Somewhere there’s a table, and on it are all the mechanics and systems of kart racing games. Joy Ride Turbo isn’t necessarily a kart racing game (there are no karts in it) but it definitely owes its existence to Mario Kart et al.
Two. Yes, just two sentences before the inevitable mention of Mario Kart. If you guessed that then come and collect your no-prize.
You see, it’s impossible to review Joy Ride Turbo without mentioning Mario Kart because everything in the game has its origins there. Short cuts, drifting, jump stunts, boosting, weapons, the championship structure, Joy Ride Turbo has hardly any original ideas of its own.
The “short cuts” are the biggest problem, because they’re short cuts in name alone; in practice they’re just alternative routes through tracks. They’ve been designed in such a way that navigating them takes exactly the same amount of time as just following the track would do, but yet they still retain that element of increased difficulty that all good short cuts contain. So all the risk, but with none of the reward. This means it won’t take long until the player just doesn’t bother with the short cuts at all and sticks to the track. There are hidden “car parts” on each track and the short cuts seem designed to hide these and nothing more; once the hidden item is found there’s no need to go back.
Then when you begin experimenting with the driving mechanics, it becomes apparent that they don’t really work either. There are two main systems, and both are used to build your boost bar, which can be activated with B (on a controller!) for a very short, well, boost. Of speed.
The first way to build it is by drifting, but drifts are very slow and cause you to take corners at such odd angles that the time you lose drifting is never made up for by the amount of boost you can earn.

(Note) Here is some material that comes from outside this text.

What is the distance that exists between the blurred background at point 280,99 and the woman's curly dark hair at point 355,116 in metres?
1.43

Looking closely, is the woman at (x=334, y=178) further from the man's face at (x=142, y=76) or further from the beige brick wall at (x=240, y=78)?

So it won’t take long before the player doesn’t bother with drifting, either. The second way to increase boost is jump stunts. When airborne, these are performed by holding either of the analogue sticks which spin and flip the car. The more stunts you do, the more boost you build. Jumping opportunities are usually found off-track in those short cuts, and the time spent in the air is often so slow that the boost you earn… well you can you see where this is going. Players will soon be ignoring any opportunity for jump stunts other than those that come in the normal course of the track.
The problem, then, is perhaps that despite its appearances and despite its mechanics, Joy Ride Turbo can’t be played like a kart racing game at all. In order to have the most success, players need to stay on track as much as possible and they need to ignore the temptation to build their boost bar. This means what you’re left with is not much more than a traditional racing game wearing the clothes of a kart racer.

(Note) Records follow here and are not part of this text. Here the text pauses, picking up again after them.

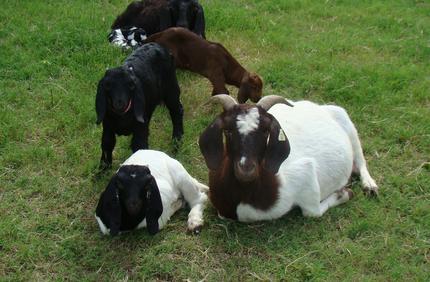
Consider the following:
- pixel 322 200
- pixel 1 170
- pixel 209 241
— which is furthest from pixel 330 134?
pixel 1 170

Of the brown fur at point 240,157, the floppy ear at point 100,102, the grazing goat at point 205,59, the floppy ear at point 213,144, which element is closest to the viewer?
the brown fur at point 240,157

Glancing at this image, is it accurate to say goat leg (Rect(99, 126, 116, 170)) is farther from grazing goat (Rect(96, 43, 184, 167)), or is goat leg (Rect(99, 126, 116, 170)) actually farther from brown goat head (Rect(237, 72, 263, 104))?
brown goat head (Rect(237, 72, 263, 104))

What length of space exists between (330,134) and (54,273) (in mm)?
3050

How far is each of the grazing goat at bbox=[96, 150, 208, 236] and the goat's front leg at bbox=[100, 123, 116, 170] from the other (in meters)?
0.51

Even if you’ve never played Joy Ride Turbo, you could still work out half the weapons in the game. Turbo? Check. Fake item box? Check. Shield? Check. Blue shell? Check. It’s not a blue shell, of course, but it certainly targets the leader, which is fine if you’re using it, but really annoying if you’re the leader. All the usual suspects are present and correct and it’s really these weapons which keep Joy Ride Turbo in the kart racing genre.
The Sir Mix-a-lot fans among you might be able to sense that there’s a `but` coming (or should that be `butt?) .
Joy Ride Turbo isn’t really a very good kart racer, but it is still a fun racing game regardless of all its faults. If you don’t try to play it as a kart racer, then the handling model makes the game very playable. Cars can handle quite erratically, but that’s no bad thing. It means that they’re always entertaining to drive, and you can never zone out because heading off track makes it very easy to lose control. Accept the game for what it is and there’s no reason why you can’t get a lot of enjoyment from its ten tracks and two stunt parks, especially when playing with friends.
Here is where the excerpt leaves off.